[Dataset entries]
+---+

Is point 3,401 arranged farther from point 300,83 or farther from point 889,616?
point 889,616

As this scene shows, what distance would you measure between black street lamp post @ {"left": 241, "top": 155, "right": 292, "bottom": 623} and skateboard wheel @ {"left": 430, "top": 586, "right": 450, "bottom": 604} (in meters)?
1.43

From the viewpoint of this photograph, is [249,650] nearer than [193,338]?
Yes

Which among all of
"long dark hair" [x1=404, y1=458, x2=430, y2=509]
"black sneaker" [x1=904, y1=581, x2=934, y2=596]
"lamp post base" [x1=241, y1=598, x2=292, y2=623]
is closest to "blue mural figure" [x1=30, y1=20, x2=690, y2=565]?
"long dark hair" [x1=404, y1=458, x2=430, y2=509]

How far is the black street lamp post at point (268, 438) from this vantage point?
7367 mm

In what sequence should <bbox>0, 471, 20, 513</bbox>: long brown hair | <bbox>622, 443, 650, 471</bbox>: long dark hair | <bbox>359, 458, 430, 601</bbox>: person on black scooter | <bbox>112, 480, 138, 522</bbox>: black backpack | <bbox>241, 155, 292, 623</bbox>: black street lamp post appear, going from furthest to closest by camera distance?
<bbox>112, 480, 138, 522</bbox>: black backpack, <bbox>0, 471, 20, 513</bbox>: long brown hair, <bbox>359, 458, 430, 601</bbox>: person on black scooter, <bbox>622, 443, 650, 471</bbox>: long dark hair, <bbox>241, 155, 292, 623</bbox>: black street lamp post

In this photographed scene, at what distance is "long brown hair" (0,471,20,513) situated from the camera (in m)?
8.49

+---+

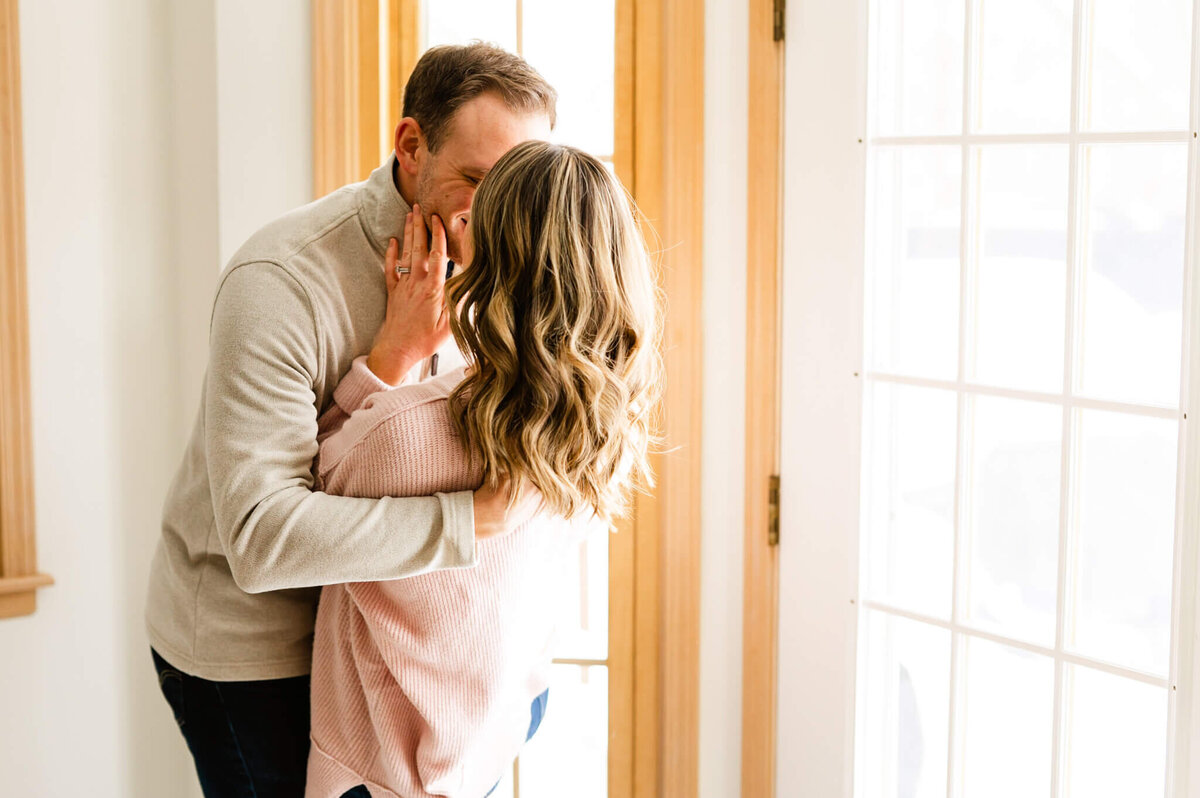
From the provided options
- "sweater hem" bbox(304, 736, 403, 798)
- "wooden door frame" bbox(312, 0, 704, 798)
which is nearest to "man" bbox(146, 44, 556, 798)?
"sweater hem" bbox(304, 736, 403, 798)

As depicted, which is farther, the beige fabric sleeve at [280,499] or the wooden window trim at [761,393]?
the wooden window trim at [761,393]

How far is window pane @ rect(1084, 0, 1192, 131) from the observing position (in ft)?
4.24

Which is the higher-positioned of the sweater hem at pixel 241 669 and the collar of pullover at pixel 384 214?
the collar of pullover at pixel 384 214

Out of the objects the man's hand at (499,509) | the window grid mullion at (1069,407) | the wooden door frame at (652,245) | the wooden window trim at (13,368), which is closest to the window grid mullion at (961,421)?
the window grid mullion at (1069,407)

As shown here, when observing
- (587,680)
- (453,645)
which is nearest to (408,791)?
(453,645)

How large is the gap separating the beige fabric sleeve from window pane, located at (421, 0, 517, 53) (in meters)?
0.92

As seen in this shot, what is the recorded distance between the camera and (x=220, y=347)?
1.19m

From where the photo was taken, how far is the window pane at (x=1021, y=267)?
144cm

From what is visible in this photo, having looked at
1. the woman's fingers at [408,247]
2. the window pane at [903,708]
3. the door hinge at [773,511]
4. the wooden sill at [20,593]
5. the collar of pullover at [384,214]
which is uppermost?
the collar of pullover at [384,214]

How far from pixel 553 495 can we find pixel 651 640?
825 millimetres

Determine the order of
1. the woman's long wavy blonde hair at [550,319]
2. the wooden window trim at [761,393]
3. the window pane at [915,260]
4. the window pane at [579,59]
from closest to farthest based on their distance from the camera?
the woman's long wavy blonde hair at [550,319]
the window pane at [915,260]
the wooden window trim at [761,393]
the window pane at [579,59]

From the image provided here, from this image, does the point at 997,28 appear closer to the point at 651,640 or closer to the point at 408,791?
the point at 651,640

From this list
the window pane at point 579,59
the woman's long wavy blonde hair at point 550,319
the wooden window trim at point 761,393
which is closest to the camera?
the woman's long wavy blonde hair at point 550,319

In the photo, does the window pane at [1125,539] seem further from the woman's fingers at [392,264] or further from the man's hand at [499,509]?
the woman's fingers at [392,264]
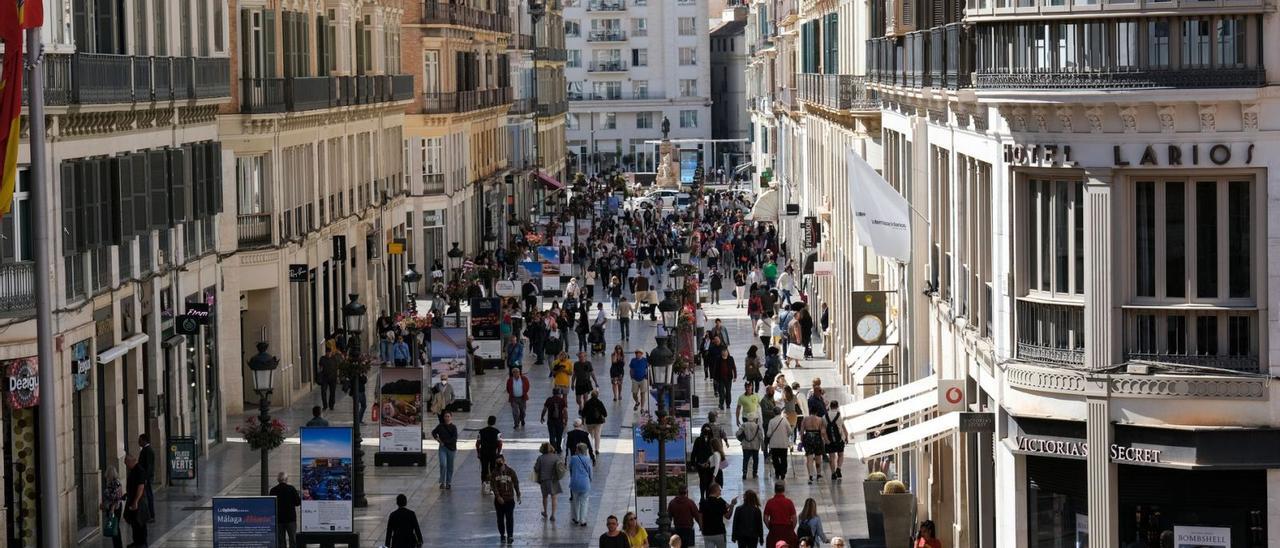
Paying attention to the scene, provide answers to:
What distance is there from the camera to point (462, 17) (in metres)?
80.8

+---+

Please rewrite the lines from the one containing "Which among all of" through the one containing "y1=20, x2=690, y2=565]?", inclusive, swapping "black sneaker" for "dark sneaker" and leaving everything else unchanged.

Which among all of
"long dark hair" [x1=404, y1=458, x2=430, y2=509]
"dark sneaker" [x1=904, y1=581, x2=934, y2=596]
"lamp post base" [x1=241, y1=598, x2=292, y2=623]
is closest to "blue mural figure" [x1=30, y1=20, x2=690, y2=565]?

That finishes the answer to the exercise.